GOAL — Rewrite the stretch of the items below, from the line containing "SDO full-disk sequence (SDO/AIA 131" through the line containing "sigmoid: (137, 339)", as a numbered list. Include both of those lines and leave out any blank lines.
--- START ---
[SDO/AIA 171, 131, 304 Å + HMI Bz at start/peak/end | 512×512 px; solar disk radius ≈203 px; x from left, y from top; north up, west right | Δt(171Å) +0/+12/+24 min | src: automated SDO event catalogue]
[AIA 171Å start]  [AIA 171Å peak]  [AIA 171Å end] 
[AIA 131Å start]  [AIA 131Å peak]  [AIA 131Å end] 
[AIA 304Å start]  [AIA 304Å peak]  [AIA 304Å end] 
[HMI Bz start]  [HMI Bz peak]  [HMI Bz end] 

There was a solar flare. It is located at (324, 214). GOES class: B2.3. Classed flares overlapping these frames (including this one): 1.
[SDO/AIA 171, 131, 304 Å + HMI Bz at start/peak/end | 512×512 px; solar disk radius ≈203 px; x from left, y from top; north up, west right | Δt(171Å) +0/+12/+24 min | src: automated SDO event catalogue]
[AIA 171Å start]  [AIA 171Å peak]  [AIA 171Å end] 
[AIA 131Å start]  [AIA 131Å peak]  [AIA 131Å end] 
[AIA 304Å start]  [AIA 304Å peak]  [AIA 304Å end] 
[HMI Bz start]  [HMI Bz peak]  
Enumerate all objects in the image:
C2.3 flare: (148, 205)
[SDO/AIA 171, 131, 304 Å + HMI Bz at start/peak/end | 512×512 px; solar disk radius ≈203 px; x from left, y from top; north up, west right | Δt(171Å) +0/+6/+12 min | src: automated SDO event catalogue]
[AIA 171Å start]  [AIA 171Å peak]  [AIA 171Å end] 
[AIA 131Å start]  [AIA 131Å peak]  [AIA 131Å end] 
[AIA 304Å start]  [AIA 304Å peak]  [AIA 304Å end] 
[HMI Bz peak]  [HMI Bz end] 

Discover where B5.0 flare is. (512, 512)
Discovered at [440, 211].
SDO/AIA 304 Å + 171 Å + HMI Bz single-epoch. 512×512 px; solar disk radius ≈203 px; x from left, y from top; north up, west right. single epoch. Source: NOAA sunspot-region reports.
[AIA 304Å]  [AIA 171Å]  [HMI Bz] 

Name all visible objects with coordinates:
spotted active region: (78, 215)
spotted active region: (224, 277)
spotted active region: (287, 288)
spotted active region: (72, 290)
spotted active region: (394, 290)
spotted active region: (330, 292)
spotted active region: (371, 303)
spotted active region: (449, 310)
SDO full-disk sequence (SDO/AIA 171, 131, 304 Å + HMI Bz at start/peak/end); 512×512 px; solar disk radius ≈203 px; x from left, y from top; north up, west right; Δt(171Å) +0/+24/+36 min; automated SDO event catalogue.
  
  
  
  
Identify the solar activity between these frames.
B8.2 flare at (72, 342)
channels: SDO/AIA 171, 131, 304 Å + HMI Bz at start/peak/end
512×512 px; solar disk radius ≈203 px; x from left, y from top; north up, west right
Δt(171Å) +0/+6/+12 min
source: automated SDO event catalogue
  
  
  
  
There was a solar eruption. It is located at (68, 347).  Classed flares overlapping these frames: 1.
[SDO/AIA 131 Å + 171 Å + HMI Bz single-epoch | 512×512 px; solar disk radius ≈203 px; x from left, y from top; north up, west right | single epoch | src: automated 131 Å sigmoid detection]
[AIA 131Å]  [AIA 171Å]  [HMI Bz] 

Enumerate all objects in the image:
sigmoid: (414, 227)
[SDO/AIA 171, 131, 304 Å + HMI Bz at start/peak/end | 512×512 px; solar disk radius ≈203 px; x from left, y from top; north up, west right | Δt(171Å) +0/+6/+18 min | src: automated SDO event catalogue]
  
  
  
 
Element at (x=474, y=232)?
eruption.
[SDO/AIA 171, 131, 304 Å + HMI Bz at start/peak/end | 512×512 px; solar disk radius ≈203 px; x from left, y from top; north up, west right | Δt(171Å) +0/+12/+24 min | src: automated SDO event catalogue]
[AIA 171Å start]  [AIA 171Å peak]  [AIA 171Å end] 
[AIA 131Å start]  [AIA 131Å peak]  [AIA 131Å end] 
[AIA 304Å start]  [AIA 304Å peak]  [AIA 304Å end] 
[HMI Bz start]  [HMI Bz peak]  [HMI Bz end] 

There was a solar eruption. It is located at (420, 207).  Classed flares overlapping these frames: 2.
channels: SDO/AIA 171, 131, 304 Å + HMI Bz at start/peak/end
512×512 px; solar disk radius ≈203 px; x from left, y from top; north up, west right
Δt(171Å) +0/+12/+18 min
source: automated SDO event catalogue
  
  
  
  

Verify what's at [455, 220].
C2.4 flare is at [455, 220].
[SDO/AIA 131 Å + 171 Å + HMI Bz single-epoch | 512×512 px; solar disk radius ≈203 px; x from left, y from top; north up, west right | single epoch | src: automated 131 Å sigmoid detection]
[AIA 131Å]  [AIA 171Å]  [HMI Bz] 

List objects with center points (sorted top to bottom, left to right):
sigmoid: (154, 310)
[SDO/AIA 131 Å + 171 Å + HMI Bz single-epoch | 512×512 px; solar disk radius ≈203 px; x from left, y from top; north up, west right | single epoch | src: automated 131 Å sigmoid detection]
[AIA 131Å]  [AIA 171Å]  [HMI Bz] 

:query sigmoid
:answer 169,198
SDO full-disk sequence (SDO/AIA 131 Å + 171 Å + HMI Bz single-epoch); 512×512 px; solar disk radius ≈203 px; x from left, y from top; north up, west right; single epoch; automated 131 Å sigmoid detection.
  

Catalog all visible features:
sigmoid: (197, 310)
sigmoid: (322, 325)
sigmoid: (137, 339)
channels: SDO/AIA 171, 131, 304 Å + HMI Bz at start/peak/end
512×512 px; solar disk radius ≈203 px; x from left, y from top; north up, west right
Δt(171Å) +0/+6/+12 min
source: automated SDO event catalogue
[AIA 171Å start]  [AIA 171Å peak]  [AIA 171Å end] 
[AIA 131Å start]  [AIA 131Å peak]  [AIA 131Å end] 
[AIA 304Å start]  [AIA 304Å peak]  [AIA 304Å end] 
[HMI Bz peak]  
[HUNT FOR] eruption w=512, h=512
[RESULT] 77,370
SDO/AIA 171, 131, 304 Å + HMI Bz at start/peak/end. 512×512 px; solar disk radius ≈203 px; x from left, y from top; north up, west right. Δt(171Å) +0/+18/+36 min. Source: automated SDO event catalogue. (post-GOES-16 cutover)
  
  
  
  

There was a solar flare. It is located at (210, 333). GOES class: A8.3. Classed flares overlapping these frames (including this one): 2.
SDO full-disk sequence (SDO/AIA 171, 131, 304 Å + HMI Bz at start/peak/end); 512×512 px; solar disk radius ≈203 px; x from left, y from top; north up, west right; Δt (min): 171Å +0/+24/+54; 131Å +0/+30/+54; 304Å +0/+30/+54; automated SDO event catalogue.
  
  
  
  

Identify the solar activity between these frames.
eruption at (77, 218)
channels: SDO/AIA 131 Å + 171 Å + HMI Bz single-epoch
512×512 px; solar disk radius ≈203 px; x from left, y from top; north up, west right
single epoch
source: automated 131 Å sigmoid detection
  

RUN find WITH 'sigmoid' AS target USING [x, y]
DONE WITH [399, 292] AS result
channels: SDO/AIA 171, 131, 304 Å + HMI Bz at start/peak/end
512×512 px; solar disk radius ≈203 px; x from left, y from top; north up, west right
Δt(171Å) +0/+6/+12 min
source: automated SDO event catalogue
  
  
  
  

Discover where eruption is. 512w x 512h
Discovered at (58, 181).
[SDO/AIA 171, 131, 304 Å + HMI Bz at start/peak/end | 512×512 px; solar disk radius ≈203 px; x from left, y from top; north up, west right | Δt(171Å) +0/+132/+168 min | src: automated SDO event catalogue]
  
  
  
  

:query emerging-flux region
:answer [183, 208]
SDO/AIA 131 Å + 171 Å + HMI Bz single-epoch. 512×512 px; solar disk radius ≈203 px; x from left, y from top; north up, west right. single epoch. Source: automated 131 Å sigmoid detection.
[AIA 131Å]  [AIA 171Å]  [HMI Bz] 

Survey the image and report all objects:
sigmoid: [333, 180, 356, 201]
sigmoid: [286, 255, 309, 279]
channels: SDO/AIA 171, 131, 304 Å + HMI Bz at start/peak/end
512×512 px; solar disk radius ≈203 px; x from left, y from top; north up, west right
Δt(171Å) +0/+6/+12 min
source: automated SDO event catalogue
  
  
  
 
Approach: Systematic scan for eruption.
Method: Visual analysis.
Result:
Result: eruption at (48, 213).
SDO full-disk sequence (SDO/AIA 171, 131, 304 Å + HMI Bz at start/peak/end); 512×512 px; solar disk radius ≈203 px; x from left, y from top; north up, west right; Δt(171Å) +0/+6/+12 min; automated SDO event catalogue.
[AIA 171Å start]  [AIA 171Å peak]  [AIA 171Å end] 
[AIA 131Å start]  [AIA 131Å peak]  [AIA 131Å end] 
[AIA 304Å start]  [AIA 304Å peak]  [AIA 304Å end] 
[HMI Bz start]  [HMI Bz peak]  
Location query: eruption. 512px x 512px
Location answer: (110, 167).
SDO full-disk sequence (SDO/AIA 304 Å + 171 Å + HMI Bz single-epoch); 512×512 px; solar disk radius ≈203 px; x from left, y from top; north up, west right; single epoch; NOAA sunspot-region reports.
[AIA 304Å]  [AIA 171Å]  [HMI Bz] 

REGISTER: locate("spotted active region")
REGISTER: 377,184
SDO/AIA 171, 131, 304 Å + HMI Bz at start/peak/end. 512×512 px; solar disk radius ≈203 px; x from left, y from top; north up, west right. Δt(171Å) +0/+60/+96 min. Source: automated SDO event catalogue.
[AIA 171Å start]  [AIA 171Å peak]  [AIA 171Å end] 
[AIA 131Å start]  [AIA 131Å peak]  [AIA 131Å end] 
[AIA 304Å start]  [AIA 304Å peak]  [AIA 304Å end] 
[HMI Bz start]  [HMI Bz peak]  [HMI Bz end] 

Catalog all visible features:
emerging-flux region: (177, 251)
--- END ---
PROBLEM SOLUTION —
1. SDO full-disk sequence (SDO/AIA 131 Å + 171 Å + HMI Bz single-epoch); 512×512 px; solar disk radius ≈203 px; x from left, y from top; north up, west right; single epoch; automated 131 Å sigmoid detection.
2. Catalog all visible features:
3. sigmoid: (197, 310)
4. sigmoid: (322, 325)
5. sigmoid: (137, 339)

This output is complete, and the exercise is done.